→ **Source document**
■ ■ ■ ■ ■ ■ ■

Back on land and with Angel released, Wesley cuffs Justine to a railing. She taunts Wesley once more, telling him Angel will turn on him. Wesley merely throws her the key to her cuff and tells her she now has the choice of moving on with her life or continue to be a slave.

==K==

===Knox===
Knox (portrayed by Jonathan Woodward) first appears in "Home", the final episode of Season Four of Angel; he gives Fred a tour of Wolfram & Hart's science lab. In Season Five, Fred becomes Knox's boss, although the two seem to work mostly as partners, and Knox quickly develops a crush on her. Fred rejects Knox's advances at first, but the two date for a while. Fred eventually decides they had best remain friends and co-workers – concluding she wanted someone who made her laugh, and Knox had been working at Wolfram & Hart for too long to be the 'right' kind of funny – and pursues a relationship with Wesley.

In "A Hole in the World", Knox is revealed to be a worshipper of Illyria, one of the Old Ones, and the mastermind behind the demon's resurrection in Fred's body. Once Illyria has taken over Fred's body and returned to Wolfram & Hart to recuperate her full powers, Knox reveals himself as her Qwa'ha Xahn, her High Priest. Knox has worshipped Illyria since he was eleven and confesses to spending hours staring at illustrations that represent the demon. Illyria takes Knox to her former site of worship, hoping to break the lock on the portal to her temple. Before she can jump through the portal, she and Knox are confronted by Angel, Spike and Wesley. In his grief for Fred, and rage at Knox's betrayal, Wesley shoots Knox dead, unfortunately ruining a profound speech Angel had just been attempting to make about how he would still fight for Knox's life despite what Knox had done to them.

■ ■ ■ ■ ■ ■ ■

Scene-based spatial questions
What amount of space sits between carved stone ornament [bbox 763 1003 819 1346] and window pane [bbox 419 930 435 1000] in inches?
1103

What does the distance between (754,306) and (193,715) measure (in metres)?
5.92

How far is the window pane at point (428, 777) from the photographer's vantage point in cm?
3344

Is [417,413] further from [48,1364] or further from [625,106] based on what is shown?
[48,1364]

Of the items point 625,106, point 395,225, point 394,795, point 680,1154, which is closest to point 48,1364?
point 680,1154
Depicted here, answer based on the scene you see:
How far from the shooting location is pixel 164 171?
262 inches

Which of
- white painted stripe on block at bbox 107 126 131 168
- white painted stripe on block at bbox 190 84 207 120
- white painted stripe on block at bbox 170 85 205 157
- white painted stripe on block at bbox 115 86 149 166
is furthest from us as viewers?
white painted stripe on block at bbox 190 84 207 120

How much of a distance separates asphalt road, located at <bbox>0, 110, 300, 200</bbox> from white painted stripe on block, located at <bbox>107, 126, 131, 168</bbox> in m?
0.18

■ ■ ■ ■ ■ ■ ■

→ **Problems to work on**
1. According to the character entries, what title does Knox hold in relation to Illyria?
2. Tally the lines in the rows that contain the string "distance" and give only the number.

→ **Problem solutions**
1. Her Qwa'ha Xahn, her High Priest.

2. 2